Cautiously, yes, held the Court of Appeal in Northern Ireland in the case of Patterson v Castlereagh Borough Council.
The industrial tribunal at first instance held that voluntary overtime – being overtime which the employer is not obliged to provide and the employee is neither obliged to perform – should not be included in holiday pay calculations, which was welcome news for employers across the country post Bear Scotland. However (and somewhat unsurprisingly) the decision was appealed to the Northern Ireland Court of Appeal (there being no Employment Appeal Tribunal in Northern Ireland).
The Northern Ireland Court of Appeal held that the industrial tribunal's determination in respect of voluntary overtime was erroneous. Unhelpfully, the Court of Appeal did not provide guidelines as to the tests an employer needs to apply in determining holiday pay and stressed that this was a 'question of fact' for each tribunal to determine, based on the particular circumstances of each individual case and remitted the matter back to the industrial tribunal to determine. Lord Justice Gillen also acknowledged that this latest judgment in the myriad of holiday pay related cases 'certainly will not be the last'.

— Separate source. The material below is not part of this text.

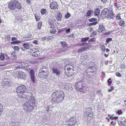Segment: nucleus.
I'll use <instances>...</instances> for the list:
<instances>
[{"label":"nucleus","mask_w":126,"mask_h":126,"mask_svg":"<svg viewBox=\"0 0 126 126\" xmlns=\"http://www.w3.org/2000/svg\"><path fill=\"white\" fill-rule=\"evenodd\" d=\"M116 75L118 77H121V74L119 72H117L115 73Z\"/></svg>","instance_id":"4d7b16f0"},{"label":"nucleus","mask_w":126,"mask_h":126,"mask_svg":"<svg viewBox=\"0 0 126 126\" xmlns=\"http://www.w3.org/2000/svg\"><path fill=\"white\" fill-rule=\"evenodd\" d=\"M8 8L11 10H14L16 9V0H11L8 3Z\"/></svg>","instance_id":"0eeeda50"},{"label":"nucleus","mask_w":126,"mask_h":126,"mask_svg":"<svg viewBox=\"0 0 126 126\" xmlns=\"http://www.w3.org/2000/svg\"><path fill=\"white\" fill-rule=\"evenodd\" d=\"M96 41V38H93L89 40L88 41V42L89 43H90L91 42H94Z\"/></svg>","instance_id":"a19ab883"},{"label":"nucleus","mask_w":126,"mask_h":126,"mask_svg":"<svg viewBox=\"0 0 126 126\" xmlns=\"http://www.w3.org/2000/svg\"><path fill=\"white\" fill-rule=\"evenodd\" d=\"M109 11L107 9H104L102 12V14L103 15L104 17H107V15L109 13Z\"/></svg>","instance_id":"f3484780"},{"label":"nucleus","mask_w":126,"mask_h":126,"mask_svg":"<svg viewBox=\"0 0 126 126\" xmlns=\"http://www.w3.org/2000/svg\"><path fill=\"white\" fill-rule=\"evenodd\" d=\"M5 39L6 41H9L10 39V35L8 34L6 35L5 38Z\"/></svg>","instance_id":"7c9ffc66"},{"label":"nucleus","mask_w":126,"mask_h":126,"mask_svg":"<svg viewBox=\"0 0 126 126\" xmlns=\"http://www.w3.org/2000/svg\"><path fill=\"white\" fill-rule=\"evenodd\" d=\"M49 26H50V29H52L53 28H55V27L54 25L53 24L51 23H49Z\"/></svg>","instance_id":"3c124183"},{"label":"nucleus","mask_w":126,"mask_h":126,"mask_svg":"<svg viewBox=\"0 0 126 126\" xmlns=\"http://www.w3.org/2000/svg\"><path fill=\"white\" fill-rule=\"evenodd\" d=\"M91 11L90 10H89L86 13L87 16L88 17L91 16Z\"/></svg>","instance_id":"79ce46f5"},{"label":"nucleus","mask_w":126,"mask_h":126,"mask_svg":"<svg viewBox=\"0 0 126 126\" xmlns=\"http://www.w3.org/2000/svg\"><path fill=\"white\" fill-rule=\"evenodd\" d=\"M100 13V10L99 9L96 8L94 10V14L95 16H98Z\"/></svg>","instance_id":"393cba45"},{"label":"nucleus","mask_w":126,"mask_h":126,"mask_svg":"<svg viewBox=\"0 0 126 126\" xmlns=\"http://www.w3.org/2000/svg\"><path fill=\"white\" fill-rule=\"evenodd\" d=\"M21 42V41L20 40H18V41H14L13 42H11V44H17V43H19Z\"/></svg>","instance_id":"c03bdc74"},{"label":"nucleus","mask_w":126,"mask_h":126,"mask_svg":"<svg viewBox=\"0 0 126 126\" xmlns=\"http://www.w3.org/2000/svg\"><path fill=\"white\" fill-rule=\"evenodd\" d=\"M101 50L103 51H104L105 49V46L104 45H102L100 47Z\"/></svg>","instance_id":"09e8293b"},{"label":"nucleus","mask_w":126,"mask_h":126,"mask_svg":"<svg viewBox=\"0 0 126 126\" xmlns=\"http://www.w3.org/2000/svg\"><path fill=\"white\" fill-rule=\"evenodd\" d=\"M60 43L62 47L64 48L66 47L67 46V43L64 41H61Z\"/></svg>","instance_id":"cd10ccee"},{"label":"nucleus","mask_w":126,"mask_h":126,"mask_svg":"<svg viewBox=\"0 0 126 126\" xmlns=\"http://www.w3.org/2000/svg\"><path fill=\"white\" fill-rule=\"evenodd\" d=\"M16 38L15 37H12L11 39V40L12 41H15V40H16Z\"/></svg>","instance_id":"052dcab7"},{"label":"nucleus","mask_w":126,"mask_h":126,"mask_svg":"<svg viewBox=\"0 0 126 126\" xmlns=\"http://www.w3.org/2000/svg\"><path fill=\"white\" fill-rule=\"evenodd\" d=\"M82 87V88H80V86H78V87H76V89L80 91L81 92L86 93L87 91V88L88 87L86 86H83L82 83L81 84Z\"/></svg>","instance_id":"6e6552de"},{"label":"nucleus","mask_w":126,"mask_h":126,"mask_svg":"<svg viewBox=\"0 0 126 126\" xmlns=\"http://www.w3.org/2000/svg\"><path fill=\"white\" fill-rule=\"evenodd\" d=\"M107 82L108 83V85L109 86H110L111 84L112 83V81L110 78H109L107 80Z\"/></svg>","instance_id":"58836bf2"},{"label":"nucleus","mask_w":126,"mask_h":126,"mask_svg":"<svg viewBox=\"0 0 126 126\" xmlns=\"http://www.w3.org/2000/svg\"><path fill=\"white\" fill-rule=\"evenodd\" d=\"M42 26V22L41 21L39 22L37 25V28L36 29V30H40L41 29V27Z\"/></svg>","instance_id":"aec40b11"},{"label":"nucleus","mask_w":126,"mask_h":126,"mask_svg":"<svg viewBox=\"0 0 126 126\" xmlns=\"http://www.w3.org/2000/svg\"><path fill=\"white\" fill-rule=\"evenodd\" d=\"M26 63L24 62H20V63L19 64V66L20 67V68H25L26 67L27 65H26Z\"/></svg>","instance_id":"b1692460"},{"label":"nucleus","mask_w":126,"mask_h":126,"mask_svg":"<svg viewBox=\"0 0 126 126\" xmlns=\"http://www.w3.org/2000/svg\"><path fill=\"white\" fill-rule=\"evenodd\" d=\"M120 14L119 13L117 15L116 17L117 19L119 20L121 19V16H120Z\"/></svg>","instance_id":"de8ad7c7"},{"label":"nucleus","mask_w":126,"mask_h":126,"mask_svg":"<svg viewBox=\"0 0 126 126\" xmlns=\"http://www.w3.org/2000/svg\"><path fill=\"white\" fill-rule=\"evenodd\" d=\"M116 112L119 115L121 114L122 113V112L121 110H118Z\"/></svg>","instance_id":"5fc2aeb1"},{"label":"nucleus","mask_w":126,"mask_h":126,"mask_svg":"<svg viewBox=\"0 0 126 126\" xmlns=\"http://www.w3.org/2000/svg\"><path fill=\"white\" fill-rule=\"evenodd\" d=\"M70 28L68 29H66V33H69L70 31Z\"/></svg>","instance_id":"0e129e2a"},{"label":"nucleus","mask_w":126,"mask_h":126,"mask_svg":"<svg viewBox=\"0 0 126 126\" xmlns=\"http://www.w3.org/2000/svg\"><path fill=\"white\" fill-rule=\"evenodd\" d=\"M51 102L52 104L61 102L64 97V93L63 91L60 90L55 91L52 94Z\"/></svg>","instance_id":"f257e3e1"},{"label":"nucleus","mask_w":126,"mask_h":126,"mask_svg":"<svg viewBox=\"0 0 126 126\" xmlns=\"http://www.w3.org/2000/svg\"><path fill=\"white\" fill-rule=\"evenodd\" d=\"M83 52L84 51L87 50V49H89V47H88L81 48Z\"/></svg>","instance_id":"6e6d98bb"},{"label":"nucleus","mask_w":126,"mask_h":126,"mask_svg":"<svg viewBox=\"0 0 126 126\" xmlns=\"http://www.w3.org/2000/svg\"><path fill=\"white\" fill-rule=\"evenodd\" d=\"M114 14L112 10H109L108 15H107V18L109 19H111L113 18Z\"/></svg>","instance_id":"ddd939ff"},{"label":"nucleus","mask_w":126,"mask_h":126,"mask_svg":"<svg viewBox=\"0 0 126 126\" xmlns=\"http://www.w3.org/2000/svg\"><path fill=\"white\" fill-rule=\"evenodd\" d=\"M35 98L33 96H30L28 101L24 104V110L27 113L32 111L35 105Z\"/></svg>","instance_id":"f03ea898"},{"label":"nucleus","mask_w":126,"mask_h":126,"mask_svg":"<svg viewBox=\"0 0 126 126\" xmlns=\"http://www.w3.org/2000/svg\"><path fill=\"white\" fill-rule=\"evenodd\" d=\"M71 16L70 14L69 13H67L65 16V19H67L69 17Z\"/></svg>","instance_id":"a18cd8bd"},{"label":"nucleus","mask_w":126,"mask_h":126,"mask_svg":"<svg viewBox=\"0 0 126 126\" xmlns=\"http://www.w3.org/2000/svg\"><path fill=\"white\" fill-rule=\"evenodd\" d=\"M33 57H37L40 55L39 51L37 48H33Z\"/></svg>","instance_id":"f8f14e48"},{"label":"nucleus","mask_w":126,"mask_h":126,"mask_svg":"<svg viewBox=\"0 0 126 126\" xmlns=\"http://www.w3.org/2000/svg\"><path fill=\"white\" fill-rule=\"evenodd\" d=\"M26 76L25 73L23 72L19 71L18 72L17 77L21 79H25Z\"/></svg>","instance_id":"9b49d317"},{"label":"nucleus","mask_w":126,"mask_h":126,"mask_svg":"<svg viewBox=\"0 0 126 126\" xmlns=\"http://www.w3.org/2000/svg\"><path fill=\"white\" fill-rule=\"evenodd\" d=\"M23 46L24 48L25 49H30V45L28 43H24Z\"/></svg>","instance_id":"4be33fe9"},{"label":"nucleus","mask_w":126,"mask_h":126,"mask_svg":"<svg viewBox=\"0 0 126 126\" xmlns=\"http://www.w3.org/2000/svg\"><path fill=\"white\" fill-rule=\"evenodd\" d=\"M113 5L114 7H116V8L117 9H119V7H120V6H118L119 4L117 5V3L116 2H115L113 3Z\"/></svg>","instance_id":"49530a36"},{"label":"nucleus","mask_w":126,"mask_h":126,"mask_svg":"<svg viewBox=\"0 0 126 126\" xmlns=\"http://www.w3.org/2000/svg\"><path fill=\"white\" fill-rule=\"evenodd\" d=\"M50 32L52 34H54L56 33V30L55 28L50 29Z\"/></svg>","instance_id":"c85d7f7f"},{"label":"nucleus","mask_w":126,"mask_h":126,"mask_svg":"<svg viewBox=\"0 0 126 126\" xmlns=\"http://www.w3.org/2000/svg\"><path fill=\"white\" fill-rule=\"evenodd\" d=\"M86 114L88 117H89L91 118H93V113L90 110H88L86 111Z\"/></svg>","instance_id":"a211bd4d"},{"label":"nucleus","mask_w":126,"mask_h":126,"mask_svg":"<svg viewBox=\"0 0 126 126\" xmlns=\"http://www.w3.org/2000/svg\"><path fill=\"white\" fill-rule=\"evenodd\" d=\"M28 54L30 55L33 56V49H31L28 52Z\"/></svg>","instance_id":"ea45409f"},{"label":"nucleus","mask_w":126,"mask_h":126,"mask_svg":"<svg viewBox=\"0 0 126 126\" xmlns=\"http://www.w3.org/2000/svg\"><path fill=\"white\" fill-rule=\"evenodd\" d=\"M52 70L53 73L55 74L56 75H60L61 73L60 71L58 70L57 68H53Z\"/></svg>","instance_id":"dca6fc26"},{"label":"nucleus","mask_w":126,"mask_h":126,"mask_svg":"<svg viewBox=\"0 0 126 126\" xmlns=\"http://www.w3.org/2000/svg\"><path fill=\"white\" fill-rule=\"evenodd\" d=\"M65 29V28L59 29L58 31V33H60L64 31Z\"/></svg>","instance_id":"864d4df0"},{"label":"nucleus","mask_w":126,"mask_h":126,"mask_svg":"<svg viewBox=\"0 0 126 126\" xmlns=\"http://www.w3.org/2000/svg\"><path fill=\"white\" fill-rule=\"evenodd\" d=\"M0 59L3 61L4 60V55L3 53H1L0 54Z\"/></svg>","instance_id":"2f4dec72"},{"label":"nucleus","mask_w":126,"mask_h":126,"mask_svg":"<svg viewBox=\"0 0 126 126\" xmlns=\"http://www.w3.org/2000/svg\"><path fill=\"white\" fill-rule=\"evenodd\" d=\"M105 29L103 26L100 25L99 26L98 31L99 32H102L103 31H105Z\"/></svg>","instance_id":"6ab92c4d"},{"label":"nucleus","mask_w":126,"mask_h":126,"mask_svg":"<svg viewBox=\"0 0 126 126\" xmlns=\"http://www.w3.org/2000/svg\"><path fill=\"white\" fill-rule=\"evenodd\" d=\"M82 48H81L80 49H79L78 50V52L80 53V52H83L82 50Z\"/></svg>","instance_id":"e2e57ef3"},{"label":"nucleus","mask_w":126,"mask_h":126,"mask_svg":"<svg viewBox=\"0 0 126 126\" xmlns=\"http://www.w3.org/2000/svg\"><path fill=\"white\" fill-rule=\"evenodd\" d=\"M110 88V89H109L108 90V92H111L114 90V87L113 86H111Z\"/></svg>","instance_id":"8fccbe9b"},{"label":"nucleus","mask_w":126,"mask_h":126,"mask_svg":"<svg viewBox=\"0 0 126 126\" xmlns=\"http://www.w3.org/2000/svg\"><path fill=\"white\" fill-rule=\"evenodd\" d=\"M58 5L57 2H52L50 4V7L51 9L55 10L58 8Z\"/></svg>","instance_id":"9d476101"},{"label":"nucleus","mask_w":126,"mask_h":126,"mask_svg":"<svg viewBox=\"0 0 126 126\" xmlns=\"http://www.w3.org/2000/svg\"><path fill=\"white\" fill-rule=\"evenodd\" d=\"M115 124L116 122H114L113 121H111L110 123V124L113 125V126H114L115 125Z\"/></svg>","instance_id":"680f3d73"},{"label":"nucleus","mask_w":126,"mask_h":126,"mask_svg":"<svg viewBox=\"0 0 126 126\" xmlns=\"http://www.w3.org/2000/svg\"><path fill=\"white\" fill-rule=\"evenodd\" d=\"M55 17L58 21L61 20L62 18V13L60 12L57 13V15L55 16Z\"/></svg>","instance_id":"4468645a"},{"label":"nucleus","mask_w":126,"mask_h":126,"mask_svg":"<svg viewBox=\"0 0 126 126\" xmlns=\"http://www.w3.org/2000/svg\"><path fill=\"white\" fill-rule=\"evenodd\" d=\"M68 122L66 125L68 126H74L77 122L76 119L74 117L71 118L68 121H66Z\"/></svg>","instance_id":"423d86ee"},{"label":"nucleus","mask_w":126,"mask_h":126,"mask_svg":"<svg viewBox=\"0 0 126 126\" xmlns=\"http://www.w3.org/2000/svg\"><path fill=\"white\" fill-rule=\"evenodd\" d=\"M97 34V32L96 31H93L91 34V35L90 36V37L91 36H94Z\"/></svg>","instance_id":"f704fd0d"},{"label":"nucleus","mask_w":126,"mask_h":126,"mask_svg":"<svg viewBox=\"0 0 126 126\" xmlns=\"http://www.w3.org/2000/svg\"><path fill=\"white\" fill-rule=\"evenodd\" d=\"M3 111V107L2 105L0 104V116L1 114Z\"/></svg>","instance_id":"e433bc0d"},{"label":"nucleus","mask_w":126,"mask_h":126,"mask_svg":"<svg viewBox=\"0 0 126 126\" xmlns=\"http://www.w3.org/2000/svg\"><path fill=\"white\" fill-rule=\"evenodd\" d=\"M70 63L66 64L65 65L64 67L65 74L67 77H70L73 75L74 74V65H72Z\"/></svg>","instance_id":"20e7f679"},{"label":"nucleus","mask_w":126,"mask_h":126,"mask_svg":"<svg viewBox=\"0 0 126 126\" xmlns=\"http://www.w3.org/2000/svg\"><path fill=\"white\" fill-rule=\"evenodd\" d=\"M89 39V37L82 38L81 39V42H85L87 41Z\"/></svg>","instance_id":"473e14b6"},{"label":"nucleus","mask_w":126,"mask_h":126,"mask_svg":"<svg viewBox=\"0 0 126 126\" xmlns=\"http://www.w3.org/2000/svg\"><path fill=\"white\" fill-rule=\"evenodd\" d=\"M108 116L110 118V119L111 120H113V117L110 115H108Z\"/></svg>","instance_id":"bf43d9fd"},{"label":"nucleus","mask_w":126,"mask_h":126,"mask_svg":"<svg viewBox=\"0 0 126 126\" xmlns=\"http://www.w3.org/2000/svg\"><path fill=\"white\" fill-rule=\"evenodd\" d=\"M98 22L97 21H96L95 22H94L93 23H90V26H94L96 25L97 24Z\"/></svg>","instance_id":"603ef678"},{"label":"nucleus","mask_w":126,"mask_h":126,"mask_svg":"<svg viewBox=\"0 0 126 126\" xmlns=\"http://www.w3.org/2000/svg\"><path fill=\"white\" fill-rule=\"evenodd\" d=\"M34 16L36 21H38L40 20V16H38L36 14H34Z\"/></svg>","instance_id":"72a5a7b5"},{"label":"nucleus","mask_w":126,"mask_h":126,"mask_svg":"<svg viewBox=\"0 0 126 126\" xmlns=\"http://www.w3.org/2000/svg\"><path fill=\"white\" fill-rule=\"evenodd\" d=\"M112 38H108L106 39V42L107 44H108L109 42H110L112 40Z\"/></svg>","instance_id":"37998d69"},{"label":"nucleus","mask_w":126,"mask_h":126,"mask_svg":"<svg viewBox=\"0 0 126 126\" xmlns=\"http://www.w3.org/2000/svg\"><path fill=\"white\" fill-rule=\"evenodd\" d=\"M40 11L41 14L42 15L46 14L47 13L46 10L45 9H42Z\"/></svg>","instance_id":"a878e982"},{"label":"nucleus","mask_w":126,"mask_h":126,"mask_svg":"<svg viewBox=\"0 0 126 126\" xmlns=\"http://www.w3.org/2000/svg\"><path fill=\"white\" fill-rule=\"evenodd\" d=\"M29 74L32 81L33 83H35V73L34 71L32 70H31L29 72Z\"/></svg>","instance_id":"1a4fd4ad"},{"label":"nucleus","mask_w":126,"mask_h":126,"mask_svg":"<svg viewBox=\"0 0 126 126\" xmlns=\"http://www.w3.org/2000/svg\"><path fill=\"white\" fill-rule=\"evenodd\" d=\"M118 117L117 116L113 117V119H114L115 120H116L118 119Z\"/></svg>","instance_id":"774afa93"},{"label":"nucleus","mask_w":126,"mask_h":126,"mask_svg":"<svg viewBox=\"0 0 126 126\" xmlns=\"http://www.w3.org/2000/svg\"><path fill=\"white\" fill-rule=\"evenodd\" d=\"M19 63H20V62H15L14 65L15 67H14L16 69H20V67L19 66V65H18Z\"/></svg>","instance_id":"bb28decb"},{"label":"nucleus","mask_w":126,"mask_h":126,"mask_svg":"<svg viewBox=\"0 0 126 126\" xmlns=\"http://www.w3.org/2000/svg\"><path fill=\"white\" fill-rule=\"evenodd\" d=\"M96 20L97 19L94 18H91L89 19V21L90 22H95L97 21Z\"/></svg>","instance_id":"4c0bfd02"},{"label":"nucleus","mask_w":126,"mask_h":126,"mask_svg":"<svg viewBox=\"0 0 126 126\" xmlns=\"http://www.w3.org/2000/svg\"><path fill=\"white\" fill-rule=\"evenodd\" d=\"M13 48L14 49L15 51L17 52L19 51V48L18 46H14L13 47Z\"/></svg>","instance_id":"c9c22d12"},{"label":"nucleus","mask_w":126,"mask_h":126,"mask_svg":"<svg viewBox=\"0 0 126 126\" xmlns=\"http://www.w3.org/2000/svg\"><path fill=\"white\" fill-rule=\"evenodd\" d=\"M22 5L21 3L19 1L16 0V8L18 9H20L22 8Z\"/></svg>","instance_id":"2eb2a0df"},{"label":"nucleus","mask_w":126,"mask_h":126,"mask_svg":"<svg viewBox=\"0 0 126 126\" xmlns=\"http://www.w3.org/2000/svg\"><path fill=\"white\" fill-rule=\"evenodd\" d=\"M11 57L13 59H15L16 58V53L15 52H13L11 55Z\"/></svg>","instance_id":"c756f323"},{"label":"nucleus","mask_w":126,"mask_h":126,"mask_svg":"<svg viewBox=\"0 0 126 126\" xmlns=\"http://www.w3.org/2000/svg\"><path fill=\"white\" fill-rule=\"evenodd\" d=\"M52 38V37L51 36H49L47 37H43L42 38V39L43 40L48 41L51 40Z\"/></svg>","instance_id":"412c9836"},{"label":"nucleus","mask_w":126,"mask_h":126,"mask_svg":"<svg viewBox=\"0 0 126 126\" xmlns=\"http://www.w3.org/2000/svg\"><path fill=\"white\" fill-rule=\"evenodd\" d=\"M101 1L103 3H105L106 2L107 0H101Z\"/></svg>","instance_id":"338daca9"},{"label":"nucleus","mask_w":126,"mask_h":126,"mask_svg":"<svg viewBox=\"0 0 126 126\" xmlns=\"http://www.w3.org/2000/svg\"><path fill=\"white\" fill-rule=\"evenodd\" d=\"M119 25L121 27H124L125 26V23L124 21L121 20L119 21L118 22Z\"/></svg>","instance_id":"5701e85b"},{"label":"nucleus","mask_w":126,"mask_h":126,"mask_svg":"<svg viewBox=\"0 0 126 126\" xmlns=\"http://www.w3.org/2000/svg\"><path fill=\"white\" fill-rule=\"evenodd\" d=\"M26 91V87L23 85L18 86L16 89V92L20 98H26L27 97V95L25 94Z\"/></svg>","instance_id":"7ed1b4c3"},{"label":"nucleus","mask_w":126,"mask_h":126,"mask_svg":"<svg viewBox=\"0 0 126 126\" xmlns=\"http://www.w3.org/2000/svg\"><path fill=\"white\" fill-rule=\"evenodd\" d=\"M32 64H35L36 63V62L34 61H31L30 62Z\"/></svg>","instance_id":"69168bd1"},{"label":"nucleus","mask_w":126,"mask_h":126,"mask_svg":"<svg viewBox=\"0 0 126 126\" xmlns=\"http://www.w3.org/2000/svg\"><path fill=\"white\" fill-rule=\"evenodd\" d=\"M49 72L48 71H44L40 70V71H39L38 73L39 77L43 79H46L48 77Z\"/></svg>","instance_id":"39448f33"},{"label":"nucleus","mask_w":126,"mask_h":126,"mask_svg":"<svg viewBox=\"0 0 126 126\" xmlns=\"http://www.w3.org/2000/svg\"><path fill=\"white\" fill-rule=\"evenodd\" d=\"M33 43L35 44L38 45V41L37 40H34L33 41Z\"/></svg>","instance_id":"13d9d810"}]
</instances>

This judgment opens the door to the inclusion of voluntary overtime, but employers still will not have sufficient clarity on its application.
Although decisions from the Northern Ireland Court of Appeal are not legally binding on the courts and tribunals in England and Wales, employers should be aware of the potential ramifications of this most recent decision, as a persuasive authority, in the continuing holiday pay saga.